#### STORED DATA:
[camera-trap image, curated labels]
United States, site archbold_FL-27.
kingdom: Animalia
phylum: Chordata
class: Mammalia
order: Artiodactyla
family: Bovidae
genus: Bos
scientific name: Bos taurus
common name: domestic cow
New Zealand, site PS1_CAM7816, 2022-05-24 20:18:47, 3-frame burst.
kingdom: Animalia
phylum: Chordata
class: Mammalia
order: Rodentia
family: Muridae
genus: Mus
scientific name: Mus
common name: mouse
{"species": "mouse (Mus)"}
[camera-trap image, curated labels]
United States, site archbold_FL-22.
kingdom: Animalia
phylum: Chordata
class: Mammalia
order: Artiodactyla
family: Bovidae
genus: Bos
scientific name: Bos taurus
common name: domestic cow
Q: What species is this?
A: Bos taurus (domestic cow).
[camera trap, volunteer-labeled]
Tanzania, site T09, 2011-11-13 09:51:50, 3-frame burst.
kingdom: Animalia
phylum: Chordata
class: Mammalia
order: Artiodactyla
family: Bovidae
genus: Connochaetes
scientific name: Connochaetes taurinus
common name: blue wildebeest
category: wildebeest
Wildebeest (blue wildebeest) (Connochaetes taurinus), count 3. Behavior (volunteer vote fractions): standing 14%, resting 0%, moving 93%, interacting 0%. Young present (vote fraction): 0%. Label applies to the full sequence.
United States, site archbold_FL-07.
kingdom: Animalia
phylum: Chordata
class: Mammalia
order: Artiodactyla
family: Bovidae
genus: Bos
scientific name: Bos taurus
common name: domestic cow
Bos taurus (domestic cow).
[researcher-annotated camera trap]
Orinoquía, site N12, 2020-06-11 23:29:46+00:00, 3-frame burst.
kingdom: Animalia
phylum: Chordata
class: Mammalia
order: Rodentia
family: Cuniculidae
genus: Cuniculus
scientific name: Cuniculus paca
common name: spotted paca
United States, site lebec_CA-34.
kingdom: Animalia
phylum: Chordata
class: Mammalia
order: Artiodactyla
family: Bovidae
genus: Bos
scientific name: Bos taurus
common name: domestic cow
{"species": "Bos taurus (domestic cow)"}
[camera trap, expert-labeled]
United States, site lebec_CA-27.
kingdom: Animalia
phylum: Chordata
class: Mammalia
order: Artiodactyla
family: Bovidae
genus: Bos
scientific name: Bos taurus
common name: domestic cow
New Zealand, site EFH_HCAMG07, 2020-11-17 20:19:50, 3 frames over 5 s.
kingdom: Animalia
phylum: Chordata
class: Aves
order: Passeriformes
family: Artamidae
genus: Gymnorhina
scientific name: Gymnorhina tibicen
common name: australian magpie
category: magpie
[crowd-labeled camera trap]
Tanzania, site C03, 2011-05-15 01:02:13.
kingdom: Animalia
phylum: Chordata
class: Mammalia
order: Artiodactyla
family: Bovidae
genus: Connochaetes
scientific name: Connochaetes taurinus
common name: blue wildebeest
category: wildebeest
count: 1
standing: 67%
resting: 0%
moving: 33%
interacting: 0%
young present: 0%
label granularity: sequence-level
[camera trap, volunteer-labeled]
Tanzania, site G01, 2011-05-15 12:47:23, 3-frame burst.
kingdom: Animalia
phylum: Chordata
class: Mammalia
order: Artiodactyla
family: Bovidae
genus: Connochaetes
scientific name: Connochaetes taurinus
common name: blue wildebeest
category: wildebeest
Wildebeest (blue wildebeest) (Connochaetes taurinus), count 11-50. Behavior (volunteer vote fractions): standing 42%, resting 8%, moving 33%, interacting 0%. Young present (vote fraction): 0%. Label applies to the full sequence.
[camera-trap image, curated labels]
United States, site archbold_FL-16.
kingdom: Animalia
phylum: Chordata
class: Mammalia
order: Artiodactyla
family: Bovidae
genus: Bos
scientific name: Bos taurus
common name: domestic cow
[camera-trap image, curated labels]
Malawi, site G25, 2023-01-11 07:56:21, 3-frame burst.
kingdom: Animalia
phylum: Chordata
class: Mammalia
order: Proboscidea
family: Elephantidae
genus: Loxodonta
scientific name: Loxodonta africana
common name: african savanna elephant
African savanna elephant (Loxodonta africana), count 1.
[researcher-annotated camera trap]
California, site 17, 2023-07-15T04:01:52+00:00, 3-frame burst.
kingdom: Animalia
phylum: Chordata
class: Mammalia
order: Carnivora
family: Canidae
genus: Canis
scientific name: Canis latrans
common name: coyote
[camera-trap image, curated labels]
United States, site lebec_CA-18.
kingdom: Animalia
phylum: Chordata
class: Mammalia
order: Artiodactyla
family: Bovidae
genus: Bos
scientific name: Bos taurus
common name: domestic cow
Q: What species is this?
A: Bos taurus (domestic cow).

#### PROBLEM TO SOLVE:
Copy every line from the records that holds the string "Tanzania".

#### TASK OUTPUT:
Tanzania, site T09, 2011-11-13 09:51:50, 3-frame burst.
Tanzania, site C03, 2011-05-15 01:02:13.
Tanzania, site G01, 2011-05-15 12:47:23, 3-frame burst.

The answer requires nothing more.